In response to the global COVID-19 pandemic, the Cleveland Clinic established a five-tier system to categorize the urgency of bronchoscopy procedures.

Bronchoscopy is challenging for healthcare workers because it’s an aerosol-generating procedure. It’s also used to diagnose and treat many diseases, so it was critical to have a plan in place to treat patients with or suspected of having the novel coronavirus.

The clinic’s tier system lays out each level of urgency for procedures and was detailed in research published in the Cleveland Clinic Journal of Medicine by Dr. Thomas R. Gildea and Dr. Basem B. Abdelmalak.

  • Emergency (Proceed the same day)
  • Critical (Proceed in 1-2 days)
  • Urgent (Most proceed within 1-2 weeks)
  • Semi-urgent (Some proceed >2 weeks)
  • Non-essential (Postpone or reschedule)

A central airway obstruction, critical tracheal stenosis, and tracheostomy complications were some of the procedures that should proceed the same day. Symptomatic bronchial stenosis, malignant airway obstruction, and advanced lung cancer diagnosis/staging were designated to be delayed a day or two.

Early stage lung cancer diagnosis/staging, routine stent change, and complex tracheostomy management were some of the procedures making up the urgent category. Reasons for semi-urgent bronchoscopy were lung transplant rejection follow-up, BAL for unresolving infiltrate, asthma “airway” evaluation, and tracheostomy tube change/revision.

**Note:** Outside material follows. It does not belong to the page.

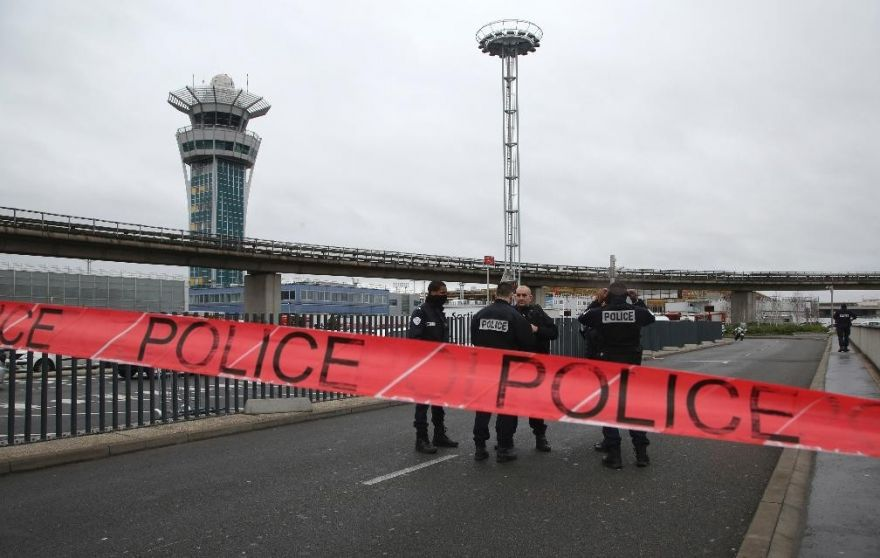 Man shot dead at Paris airport after attacking soldier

Click here for the full list of procedures and where they fall among the five tiers. A similar tier system was published by the Society of Advanced Bronchoscopy.

“Infection control is intrinsic to the daily practice of bronchoscopy teams as they routinely manage respiratory pathogens including those requiring standard or contact precautions typi­cal in hospital patients,” the authors write. “For example, droplet isolation is commonly used during seasonal viral infections, and respiratory isolation is needed for pathogens such as tuberculosis. Existing guidelines about personal protective equipment (PPE), room and space con­siderations, and various levels of isolation are core competencies.”

The most notable major change was for the use, reuse, and conservation of PPE. Strict protocols for donning and doffing of PPE were added. All healthcare workers wore N95 masks for the procedure rather than the surgical masks that had been previously worn.

Testing prior to bronchoscopy guides perioperative and postoperative care, the authors added. Patients who have not been tested for coronavirus are managed as if they are positive. The procedure takes place in the airborne infection isolation room, performed under general anesthesia administered intravenously.